GIVEN REQUEST
Update the rows below by changing "landing gear strut" to "landing gear leg" and leaving everything else unchanged.

— Start —

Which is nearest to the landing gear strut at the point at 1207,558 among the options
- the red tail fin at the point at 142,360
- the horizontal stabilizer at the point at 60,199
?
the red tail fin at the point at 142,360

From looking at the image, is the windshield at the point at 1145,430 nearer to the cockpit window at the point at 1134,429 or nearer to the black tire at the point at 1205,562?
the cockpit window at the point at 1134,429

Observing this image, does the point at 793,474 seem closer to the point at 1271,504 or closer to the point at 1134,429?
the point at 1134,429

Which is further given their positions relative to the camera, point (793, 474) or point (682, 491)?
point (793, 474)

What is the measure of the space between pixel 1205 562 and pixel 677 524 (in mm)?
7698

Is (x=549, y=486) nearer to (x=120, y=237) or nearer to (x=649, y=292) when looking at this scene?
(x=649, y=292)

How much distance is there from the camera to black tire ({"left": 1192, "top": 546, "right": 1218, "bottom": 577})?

— End —

EXERCISE RESULT
Which is nearest to the landing gear leg at the point at 1207,558 among the options
- the red tail fin at the point at 142,360
- the horizontal stabilizer at the point at 60,199
?
the red tail fin at the point at 142,360

From looking at the image, is the windshield at the point at 1145,430 nearer to the cockpit window at the point at 1134,429 or nearer to the black tire at the point at 1205,562?
the cockpit window at the point at 1134,429

Observing this image, does the point at 793,474 seem closer to the point at 1271,504 or closer to the point at 1134,429?
the point at 1134,429

Which is further given their positions relative to the camera, point (793, 474) or point (682, 491)?
point (793, 474)

What is the measure of the space between pixel 1205 562 and pixel 677 524 (in mm)?
7698

Is (x=549, y=486) nearer to (x=120, y=237) or nearer to (x=649, y=292) when looking at this scene?
(x=649, y=292)

How much distance is there from the camera to black tire ({"left": 1192, "top": 546, "right": 1218, "bottom": 577})?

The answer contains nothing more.